§ Excerpt provided:
● ● ● ●

January can be a tough time. The holidays have been and gone, the decorations are down, it’s cold and dark in the morning. And it’s back to work or back to school. The third Monday in January has even been named ‘Blue Monday,’ and is said to be the day in the year when we are most likely to be depressed. It was calculated as so by a psychologist who took into account various factors including the average time for New Year’s resolutions to fail, the weather, and post-Christmas debt. In the UK, the Samaritans used to be outside train stations giving out tea bags on Blue Monday, which this year falls on January 15th! The message is that it’s good to talk.

It can also help, I think, to laugh. I always feel better after a good laugh. And no wonder. A hearty laugh can relieve physical tension and stress and leave the muscles relaxed for up to forty-five minutes. It boosts the immune system, decreases stress hormones and increases immune cells and infection-fighting antibodies. It also reduces blood pressure and releases endorphins, the body’s natural painkillers; the so-called ‘happy hormones.’ Laughter is possibly the best medicine there is! What’s more, laughter is a great way of bringing people together and reminded us of our common humanity. After all, the words humour and human come from the same Latin root, humus, meaning earth. When we laugh, we’re connected to the earth in a particular way.

● ● ● ●

§ Provided data:
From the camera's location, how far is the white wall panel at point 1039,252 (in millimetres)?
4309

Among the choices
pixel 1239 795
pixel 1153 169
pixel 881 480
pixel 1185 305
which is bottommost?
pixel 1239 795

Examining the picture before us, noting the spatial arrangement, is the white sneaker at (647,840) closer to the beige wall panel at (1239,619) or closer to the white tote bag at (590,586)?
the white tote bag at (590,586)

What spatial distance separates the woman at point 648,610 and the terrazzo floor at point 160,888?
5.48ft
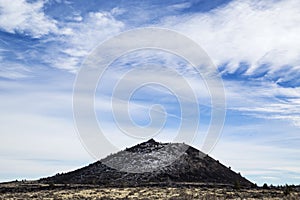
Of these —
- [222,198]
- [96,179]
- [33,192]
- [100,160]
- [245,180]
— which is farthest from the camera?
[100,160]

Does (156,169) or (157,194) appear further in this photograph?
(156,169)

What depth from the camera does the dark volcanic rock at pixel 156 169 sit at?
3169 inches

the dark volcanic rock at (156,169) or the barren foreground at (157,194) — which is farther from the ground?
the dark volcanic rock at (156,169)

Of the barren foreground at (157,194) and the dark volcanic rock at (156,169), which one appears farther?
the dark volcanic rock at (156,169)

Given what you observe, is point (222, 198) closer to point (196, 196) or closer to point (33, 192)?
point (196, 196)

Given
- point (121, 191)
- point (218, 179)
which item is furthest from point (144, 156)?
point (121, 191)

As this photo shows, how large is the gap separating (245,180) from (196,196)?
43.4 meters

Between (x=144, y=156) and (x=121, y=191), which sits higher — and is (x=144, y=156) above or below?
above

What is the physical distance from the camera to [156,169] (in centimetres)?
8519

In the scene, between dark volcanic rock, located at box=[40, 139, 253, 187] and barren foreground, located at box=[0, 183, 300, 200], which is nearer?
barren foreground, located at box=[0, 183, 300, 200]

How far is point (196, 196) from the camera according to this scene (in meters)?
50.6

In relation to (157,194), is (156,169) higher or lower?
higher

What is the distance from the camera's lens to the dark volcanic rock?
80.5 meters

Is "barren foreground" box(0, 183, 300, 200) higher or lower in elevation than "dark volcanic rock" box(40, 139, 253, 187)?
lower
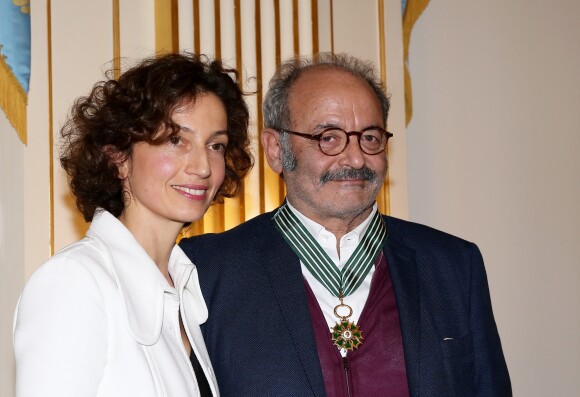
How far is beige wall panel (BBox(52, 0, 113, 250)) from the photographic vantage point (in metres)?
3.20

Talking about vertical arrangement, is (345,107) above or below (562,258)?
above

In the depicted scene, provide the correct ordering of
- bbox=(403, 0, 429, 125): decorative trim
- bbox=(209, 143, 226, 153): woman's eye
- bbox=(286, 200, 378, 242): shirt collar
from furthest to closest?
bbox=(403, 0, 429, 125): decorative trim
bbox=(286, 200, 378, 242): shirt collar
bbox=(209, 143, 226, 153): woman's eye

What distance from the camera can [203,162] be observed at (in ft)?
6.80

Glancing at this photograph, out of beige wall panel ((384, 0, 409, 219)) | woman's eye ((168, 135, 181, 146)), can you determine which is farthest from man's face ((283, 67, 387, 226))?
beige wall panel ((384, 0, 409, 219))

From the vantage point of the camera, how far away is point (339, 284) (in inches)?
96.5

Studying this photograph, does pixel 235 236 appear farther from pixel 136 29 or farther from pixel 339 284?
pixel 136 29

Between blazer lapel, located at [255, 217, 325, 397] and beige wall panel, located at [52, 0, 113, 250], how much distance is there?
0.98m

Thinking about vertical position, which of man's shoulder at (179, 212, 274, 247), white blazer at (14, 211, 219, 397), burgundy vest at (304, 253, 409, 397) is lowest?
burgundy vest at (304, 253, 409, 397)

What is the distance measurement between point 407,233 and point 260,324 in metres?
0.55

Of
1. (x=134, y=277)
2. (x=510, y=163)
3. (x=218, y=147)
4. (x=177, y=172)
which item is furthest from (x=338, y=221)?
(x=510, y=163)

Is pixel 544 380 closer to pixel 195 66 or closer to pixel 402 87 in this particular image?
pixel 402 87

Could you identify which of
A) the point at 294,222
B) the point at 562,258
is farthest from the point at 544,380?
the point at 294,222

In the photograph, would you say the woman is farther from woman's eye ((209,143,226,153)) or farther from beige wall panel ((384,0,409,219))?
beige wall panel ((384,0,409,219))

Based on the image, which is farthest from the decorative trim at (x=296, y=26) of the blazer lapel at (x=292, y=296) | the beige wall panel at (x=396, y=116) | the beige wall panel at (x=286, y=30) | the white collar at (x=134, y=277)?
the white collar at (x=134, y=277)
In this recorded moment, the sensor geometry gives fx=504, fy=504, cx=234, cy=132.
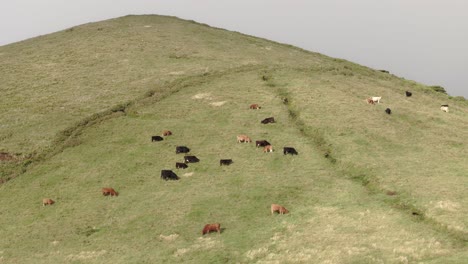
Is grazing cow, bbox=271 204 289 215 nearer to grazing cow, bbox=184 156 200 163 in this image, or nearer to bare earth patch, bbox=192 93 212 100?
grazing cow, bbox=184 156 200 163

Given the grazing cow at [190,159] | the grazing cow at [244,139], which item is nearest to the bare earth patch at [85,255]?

● ● ● ●

§ Tasks to carry out:
(1) According to the passage on Blue Monday and laughter, how long can a hearty laugh leave the muscles relaxed?
(2) Reproduce the passage on Blue Monday and laughter from "It can also" to "a particular way.".
The records can be set aside.

§ Results for the exercise:
(1) Up to forty-five minutes.

(2)
It can also help, I think, to laugh. I always feel better after a good laugh. And no wonder. A hearty laugh can relieve physical tension and stress and leave the muscles relaxed for up to forty-five minutes. It boosts the immune system, decreases stress hormones and increases immune cells and infection-fighting antibodies. It also reduces blood pressure and releases endorphins, the body’s natural painkillers; the so-called ‘happy hormones.’ Laughter is possibly the best medicine there is! What’s more, laughter is a great way of bringing people together and reminded us of our common humanity. After all, the words humour and human come from the same Latin root, humus, meaning earth. When we laugh, we’re connected to the earth in a particular way.